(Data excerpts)
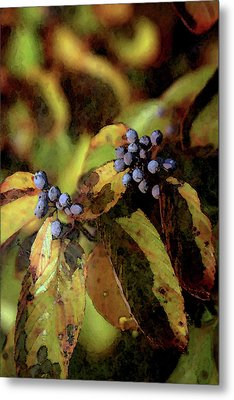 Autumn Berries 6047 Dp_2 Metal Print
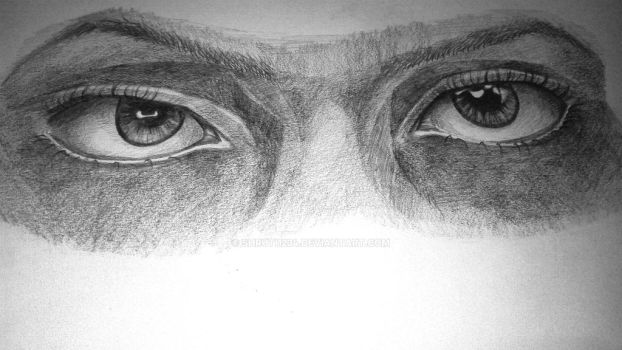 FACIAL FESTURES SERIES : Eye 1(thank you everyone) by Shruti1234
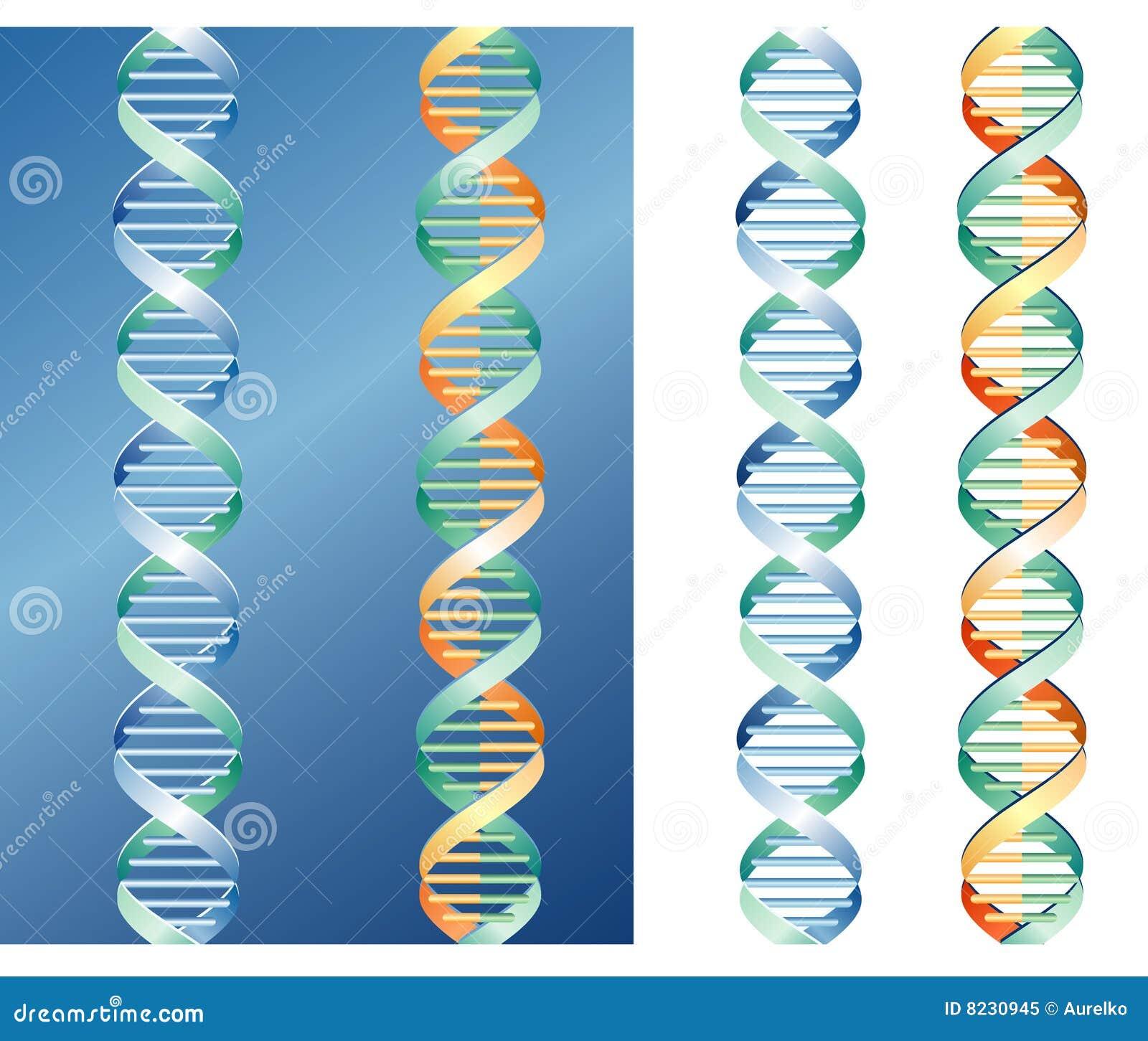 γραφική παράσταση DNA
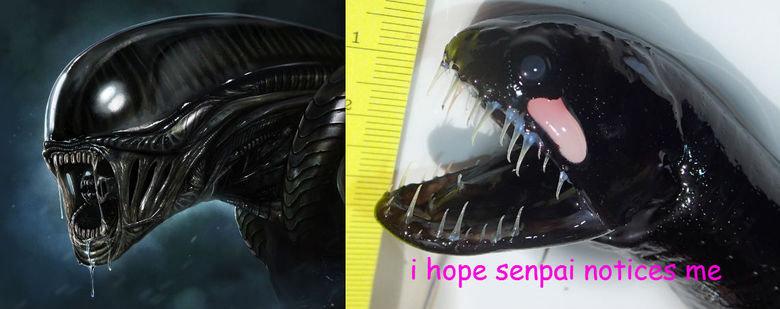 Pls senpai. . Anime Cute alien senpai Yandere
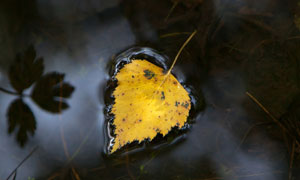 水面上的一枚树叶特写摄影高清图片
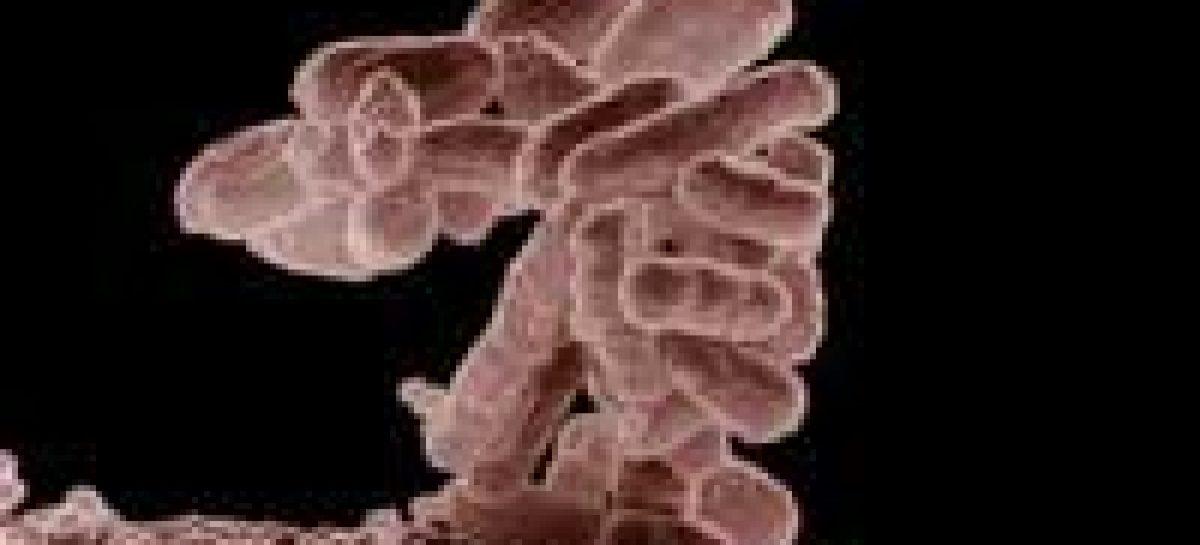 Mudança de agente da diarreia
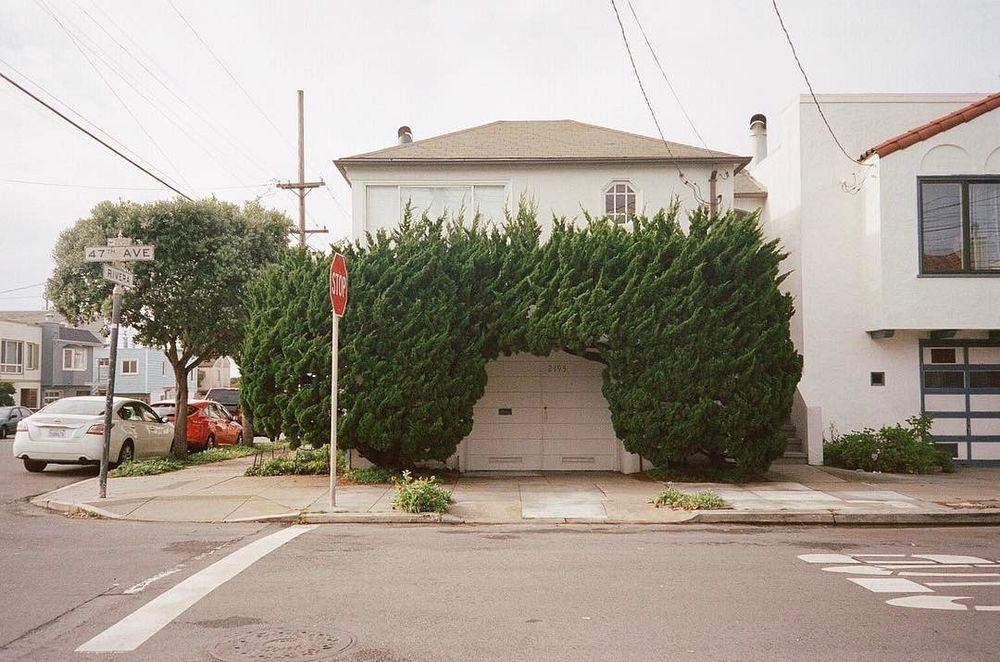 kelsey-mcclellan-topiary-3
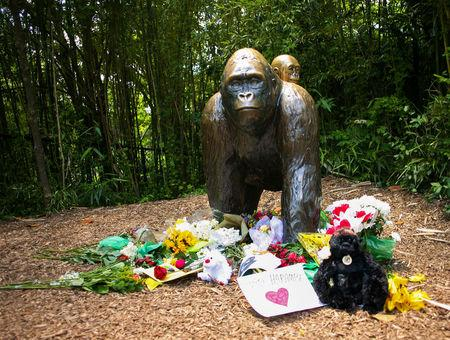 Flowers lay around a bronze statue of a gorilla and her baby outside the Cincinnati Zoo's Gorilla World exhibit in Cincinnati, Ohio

# WHAT IS BEING ASKED:
Please set down exactly the lines from the one holding "水面上的一枚树叶特写摄影高清图片" through the last line of the entries, both ends included, and skip pictures.

# REPLY:
 水面上的一枚树叶特写摄影高清图片
 Mudança de agente da diarreia
 kelsey-mcclellan-topiary-3
 Flowers lay around a bronze statue of a gorilla and her baby outside the Cincinnati Zoo's Gorilla World exhibit in Cincinnati, Ohio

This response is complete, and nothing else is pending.